1.  Strukturierung und Erstellung von Landesberichten in der Pilotgruppe

Die Arbeiten an dem Projekt begannen mit der Einrichtung einer Pilotgruppe zur Erstellung der Metastruktur und der Landesberichte. Diese erste Gruppe bestand neben dem Verfasser dieses Berichts aus 12 Mitarbeiterinnen und Mitarbeitern des Instituts, die als Referentinnen und Referenten für die von ihnen behandelten Rechtsordnungen in diesen bereits langjährige Erfahrung gesammelt hatten. Die Länderauswahl des Pilotprojekts sollte in dem personell verfügbaren Rahmen ein möglichst breites Spektrum verschiedener Rechtssysteme einbeziehen. Ausgewählt wurden China und Südkorea (als Vertreter des asiatischen Rechtsraums), Côte d’Ivoire (für Afrika), Frankreich, Italien und Spanien (als Länder des romanischen Rechtskreises), Polen (als ehemals sozialistisches Land), Schweden (als Vertreter der nordischen Länder Europas), Österreich (als Vertreter des deutschen Sprachraums) und die Türkei mit ihrem reformierten Strafgesetz, das sich von früheren Vorbildern weitgehend emanzipiert hat.

Die Arbeit der Pilotgruppe bei der Entwicklung der Metastruktur war dadurch erschwert, dass sich die zunächst gewählte Gliederung der Materie in den zahlreichen Projektbesprechungen immer wieder für die eine oder andere Rechtsordnung als ungeeignet erwies und folglich alle Berichte zugunsten einer neuen Lösung geändert werden mussten, die auch für die betreffende Rechtsordnung passte. Diese Probleme wurden in langen rechtsvergleichenden Diskussionen gelöst und die Gruppe konnte, vor allem auch aufgrund des großen Engagements der früheren Mitarbeiterin Dr. Karin Cornils, ihre Arbeit 2010 erfolgreich abschließen. Die deutschsprachigen Landesberichte der Pilotgruppe wurden in den Jahren 2008 bis 2010 in fünf – thematisch strukturierten – Bänden vollständig veröffentlicht.

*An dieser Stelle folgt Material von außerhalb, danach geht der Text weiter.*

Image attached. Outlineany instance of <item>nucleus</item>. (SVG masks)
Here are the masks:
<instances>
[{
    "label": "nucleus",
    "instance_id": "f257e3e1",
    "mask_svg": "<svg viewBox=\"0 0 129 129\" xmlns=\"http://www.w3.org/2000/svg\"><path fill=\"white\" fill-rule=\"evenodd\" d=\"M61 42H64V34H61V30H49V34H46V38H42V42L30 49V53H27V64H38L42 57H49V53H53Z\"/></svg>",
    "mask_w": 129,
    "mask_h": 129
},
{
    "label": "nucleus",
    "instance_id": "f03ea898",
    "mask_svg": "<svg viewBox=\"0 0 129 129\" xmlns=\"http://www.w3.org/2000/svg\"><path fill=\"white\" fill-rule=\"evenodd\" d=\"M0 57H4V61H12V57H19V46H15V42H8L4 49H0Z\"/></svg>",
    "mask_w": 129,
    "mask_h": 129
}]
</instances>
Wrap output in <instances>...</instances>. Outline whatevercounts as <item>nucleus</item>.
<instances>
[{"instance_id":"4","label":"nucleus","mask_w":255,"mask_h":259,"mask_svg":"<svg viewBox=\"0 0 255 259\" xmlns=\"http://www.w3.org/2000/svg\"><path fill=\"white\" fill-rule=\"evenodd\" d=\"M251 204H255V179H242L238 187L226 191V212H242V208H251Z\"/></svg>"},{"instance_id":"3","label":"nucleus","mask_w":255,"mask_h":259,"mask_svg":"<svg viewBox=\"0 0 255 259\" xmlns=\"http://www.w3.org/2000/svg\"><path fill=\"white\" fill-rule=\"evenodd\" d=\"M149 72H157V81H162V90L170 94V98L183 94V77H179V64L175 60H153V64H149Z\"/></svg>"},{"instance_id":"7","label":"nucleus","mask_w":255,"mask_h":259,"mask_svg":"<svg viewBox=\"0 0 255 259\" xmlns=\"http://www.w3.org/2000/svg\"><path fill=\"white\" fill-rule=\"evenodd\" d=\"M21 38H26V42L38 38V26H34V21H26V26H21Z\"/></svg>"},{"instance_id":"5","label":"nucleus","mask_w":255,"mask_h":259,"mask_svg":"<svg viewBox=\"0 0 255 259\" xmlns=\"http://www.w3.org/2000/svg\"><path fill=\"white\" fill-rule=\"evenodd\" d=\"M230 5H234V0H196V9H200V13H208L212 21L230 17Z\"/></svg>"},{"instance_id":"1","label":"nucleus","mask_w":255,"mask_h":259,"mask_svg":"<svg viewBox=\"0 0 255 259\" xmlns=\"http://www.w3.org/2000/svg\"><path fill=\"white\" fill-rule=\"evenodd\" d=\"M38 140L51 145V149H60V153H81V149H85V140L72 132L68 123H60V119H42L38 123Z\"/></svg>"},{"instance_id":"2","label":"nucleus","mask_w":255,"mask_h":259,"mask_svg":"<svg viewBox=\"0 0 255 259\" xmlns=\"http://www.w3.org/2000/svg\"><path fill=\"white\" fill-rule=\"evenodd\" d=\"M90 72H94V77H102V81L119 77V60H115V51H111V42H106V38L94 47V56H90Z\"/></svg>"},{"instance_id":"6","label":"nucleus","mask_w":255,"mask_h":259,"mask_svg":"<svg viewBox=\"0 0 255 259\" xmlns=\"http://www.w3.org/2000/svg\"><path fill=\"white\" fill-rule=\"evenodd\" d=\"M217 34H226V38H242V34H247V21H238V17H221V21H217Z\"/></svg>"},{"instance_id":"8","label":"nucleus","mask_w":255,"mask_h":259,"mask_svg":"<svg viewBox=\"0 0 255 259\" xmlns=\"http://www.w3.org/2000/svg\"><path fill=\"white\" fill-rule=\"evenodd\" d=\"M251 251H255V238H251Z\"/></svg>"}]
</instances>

2. Überprüfung und Erweiterung der Ergebnisse anhand weiterer Rechtsordnungen

Zur Überprüfung der entwickelten Metastruktur und zur Erweiterung der Landesberichte wurde in den Jahren 2009/2010 eine zweite Arbeitsgruppe gebildet. Ausgewählt wurden Mitarbeiterinnen und Mitarbeiter für zunächst elf weitere Länder, insbesondere mit Blick darauf, das bisherige Spektrum um möglichst auch andersartige Rechtsordnungen zu ergänzen. Neu einbezogen wurden das Schweizer Recht (zur Erweiterung des untersuchten deutschsprachigen Rechtskreises), Australien, Indien und die Vereinigten Staaten von Amerika (als drei weitere Common-Law-Systeme), Ungarn, Rumänien und Russland (als Vertreter der ehemaligen sozialistischen Länder), Bosnien und Herzegowina (als erstes einbezogenes Land aus dem Gebiet des ehemaligen Jugoslawien), Japan (als weiteres Beispiel einer asiatischen Rechtsordnung), Uruguay (als erster Repräsentant Lateinamerikas) sowie Iran (mit interessanten Aspekten des islamischen Strafrechts, dessen grundlegende Wertebasis nicht auf den Schutz des Menschen, sondern auch transzendental auf Gott ausgerichtet ist).

Die Schwierigkeiten bei der Entwicklung eines universal gültigen Referenzrahmens und der hierfür erforderliche Prozess des „trial and error“ waren wichtige Gründe dafür, dass die Teilnehmerinnen und Teilnehmer an dem oben genannten Pilotprojekt noch in der ihnen am besten vertrauten deutschen Fachsprache gearbeitet hatten. Nachdem die Gliederungsstruktur mit dem Abschluss der Projektbände vorerst festgelegt war, erfolgten die Arbeiten der zweiten Gruppe auf Englisch und wurden die Arbeiten der ersten Gruppe in diese Sprache übersetzt. Dies führte zu neuen Herausforderungen in Bezug auf die Gewinnung von Mitarbeiterinnen und Mitarbeitern sowie die Terminologie der Berichte; zur Unterstützung wurde deswegen im Institut ein spezifischer Thesaurus erarbeitet, der einen einheitlichen Sprachgebrauch sichern soll. Die Überprüfung der Landesberichte auf ihre Übereinstimmung mit der vorgegebenen Metastruktur sowie die sprachliche Überprüfung der englischsprachigen Texte erwiesen sich dabei als ein sehr arbeitsintensiver „Flaschenhals“ des Projekts. Diese Arbeiten werden zur Zeit von zwei in der Rechtsvergleichung sehr erfahrenen Mitarbeiterinnen der Gruppe, Frau Emily Silverman, JD, und Frau Dr. Konstanze Jarvers, durchgeführt.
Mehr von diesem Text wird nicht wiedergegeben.